What's nice about fast food is that it is in fact, fast. Busy people love it because it doesn't take up much of their valuable time. After a late night, people love it because the grease tastes extra delicious. Everyone loves it because it's cheap.
Unfortunately, some people see fast food restaurants to be solely made to serve them. It's purpose is to have cheap, tasty food, ready to go in under two minutes after entering the restaurant. Their only focus is to be served with no concern of the people who are serving them, or establishment itself.

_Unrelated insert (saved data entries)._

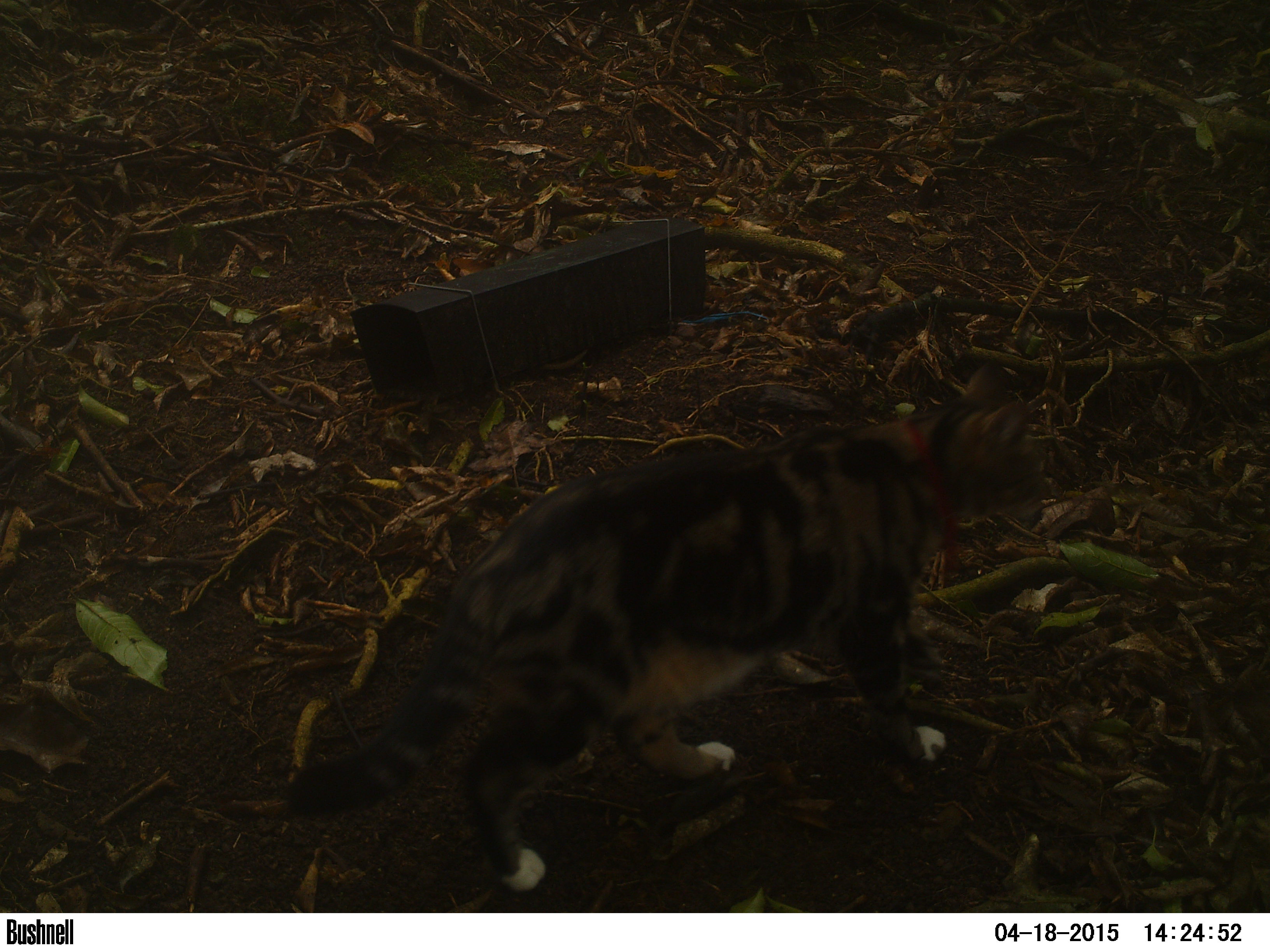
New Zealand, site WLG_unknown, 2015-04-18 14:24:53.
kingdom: Animalia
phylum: Chordata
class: Mammalia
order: Carnivora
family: Felidae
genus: Felis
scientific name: Felis catus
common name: domestic cat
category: cat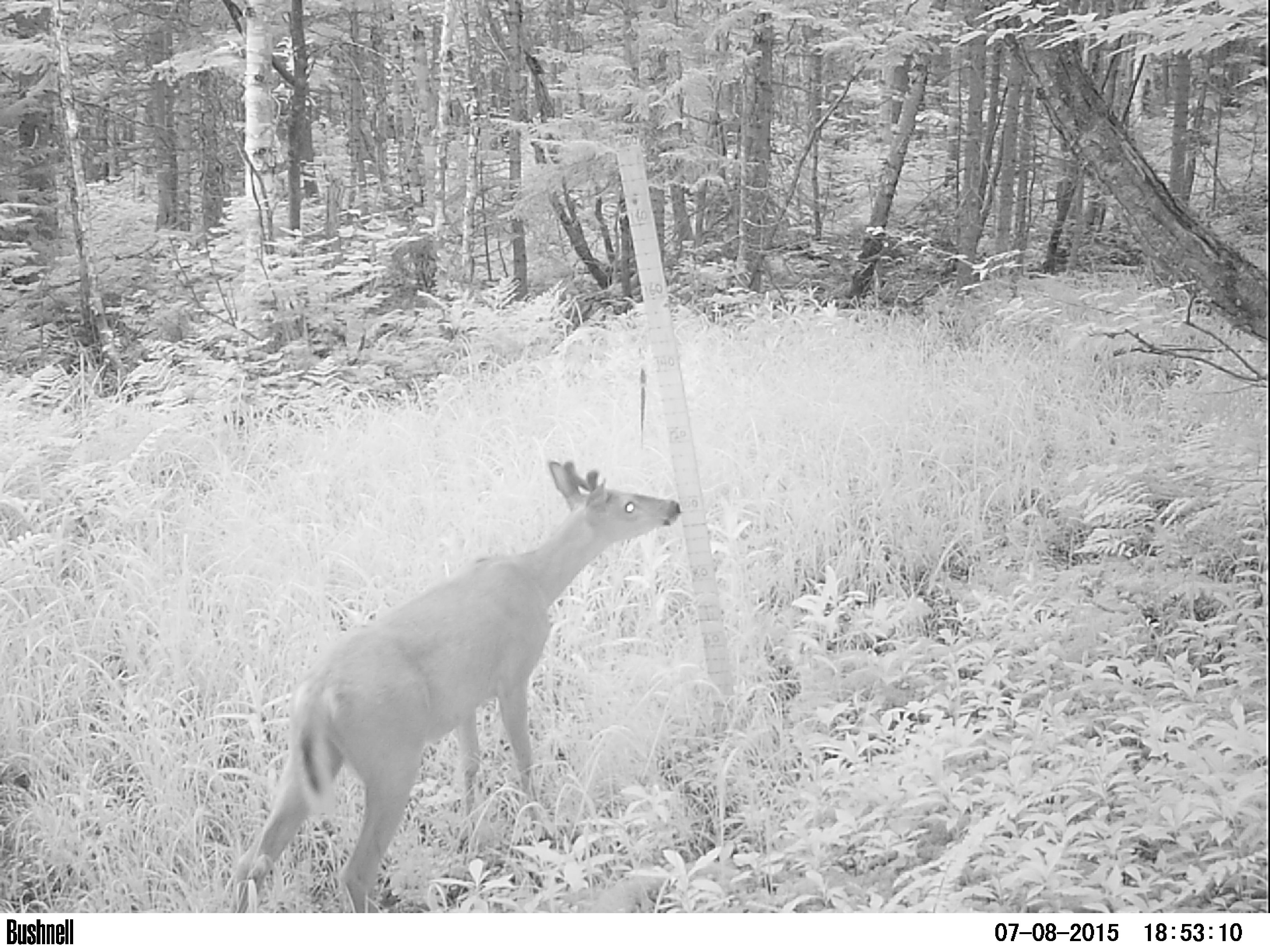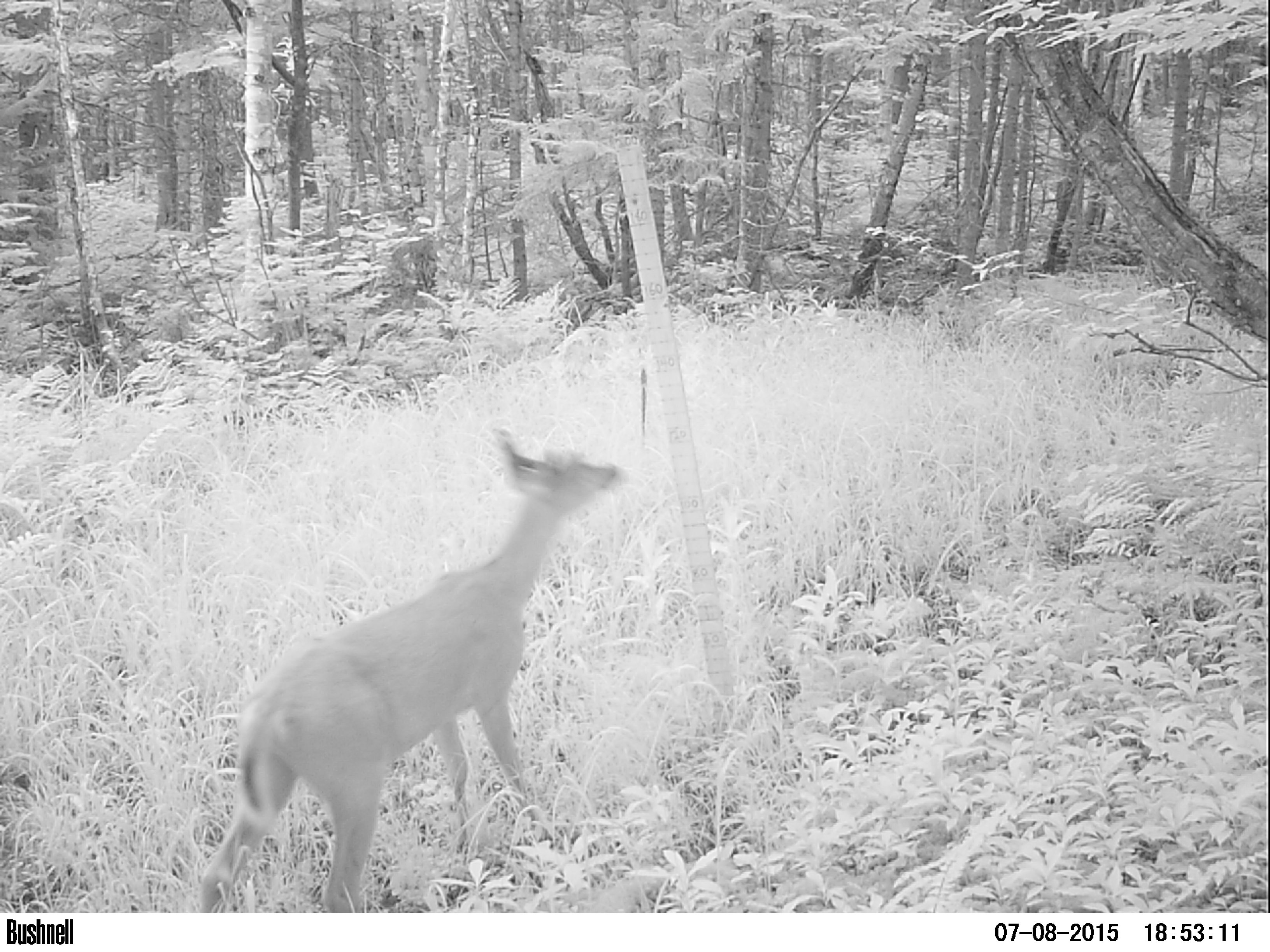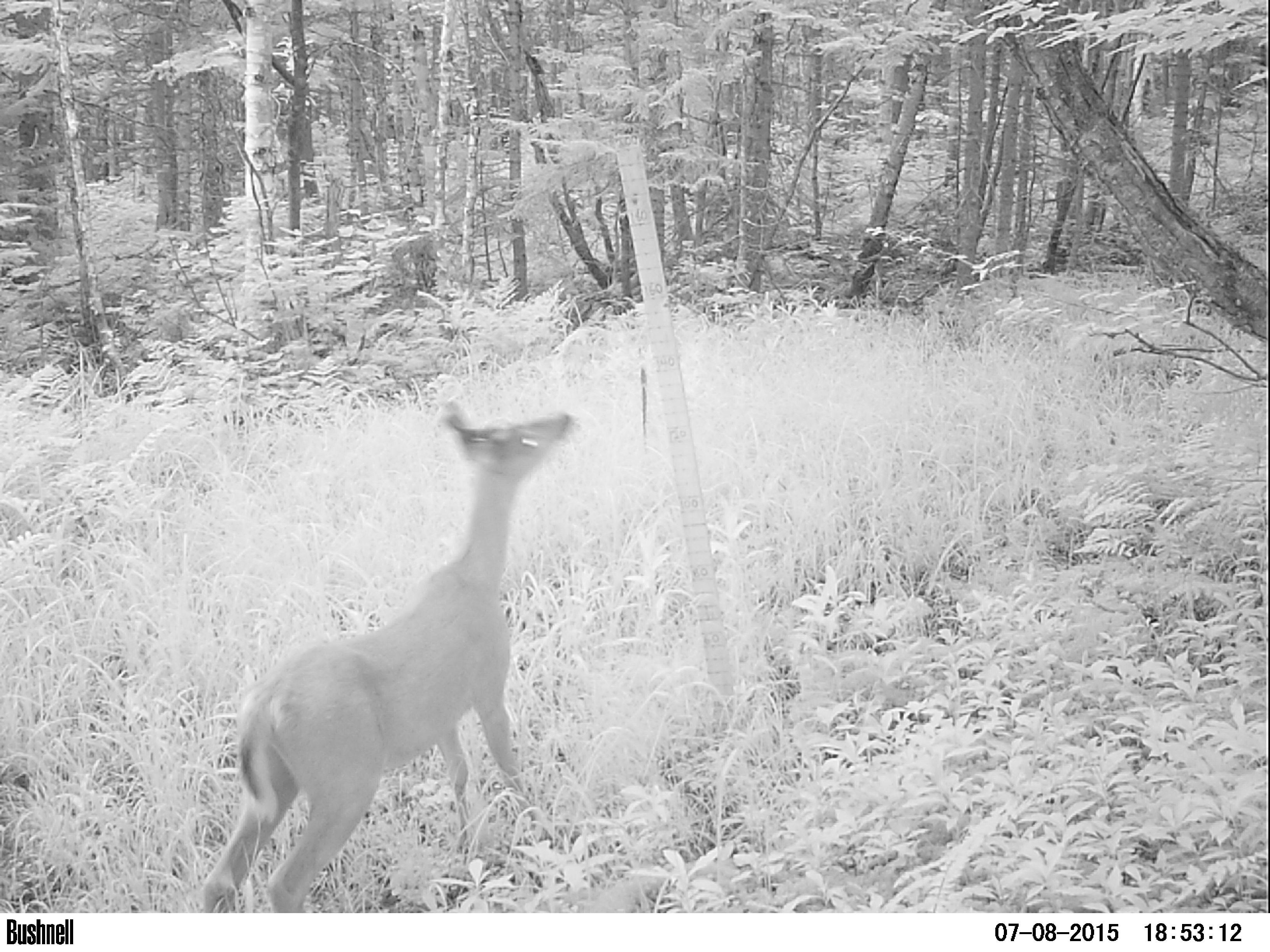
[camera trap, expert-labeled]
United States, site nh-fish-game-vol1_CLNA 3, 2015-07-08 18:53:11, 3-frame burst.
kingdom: Animalia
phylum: Chordata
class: Mammalia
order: Artiodactyla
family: Cervidae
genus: Odocoileus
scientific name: Odocoileus virginianus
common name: white-tailed deer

Baked Potato: The extremely high or drunk young lad who is an obvious wreck. We will cautiously keep an eye on them so that they're not throwing up in the middle of the dining room. When they order, they forget what they have said already, "Tomato, Cheese...NO! What are you doing? I didn't say cheese!" ...yes, you did. Get a sober friend to help you so I don't have to go through this with you.
Too Nice: The group of people who come in and ask, "How are YOU today? Are you having a great day? Yeah?" with a big, fake smile on their face, as all of their friends giggle. These people are saying nice things, but really they're just messing with you and they become one of the top 10 worst parts of your day.
Uhhhh: The person who doesn't understand that fast food is meant to be fast. I understand if you can't see the menu until you get to the register, but if there is a long line and you have been staring at the menu since you walked in, then you should definitely know what you want by the time you get to the front to order. My job is to make the line go by quickly. People standing and taking their time not only irritates me, but also it irritates everyone in line behind them.
The Normal Human Beings: Don't get me wrong, most of the people who come in are perfectly normal, nice people. These are the people who say "please" and "thank you" because they were raised with proper manners. Trust me, manners go a long way after a group of people who don't even bother to look you in the eye when talking to you.
Chatty Cathy: Yes. Please continue to talk or text on the phone while you order. I love it when people are too busy texting on their phone to answer whether they want chips or a drink with that. The world and everyone's time will be put on hold just for you, princess.
Mr. Demands: This person doesn't have time to answer, "Hi, how are you today?" when they come up to the front of the line. They don't care about anything but ordering their food, and when I say ordering, I mean ORDERing. The person goes down the front line, stating everything he or she wants, and when it isn't to their satisfaction, they would simply state "more". No "please" no "thank you". They don't have time for a full sentence.
My Saviors: The more than perfect customer is hard to find but they exist. They smile, speak calmly but efficiently. They know what they want and fly through the line with ease. They treat you like a fellow human being, and believe it or not, that's really nice.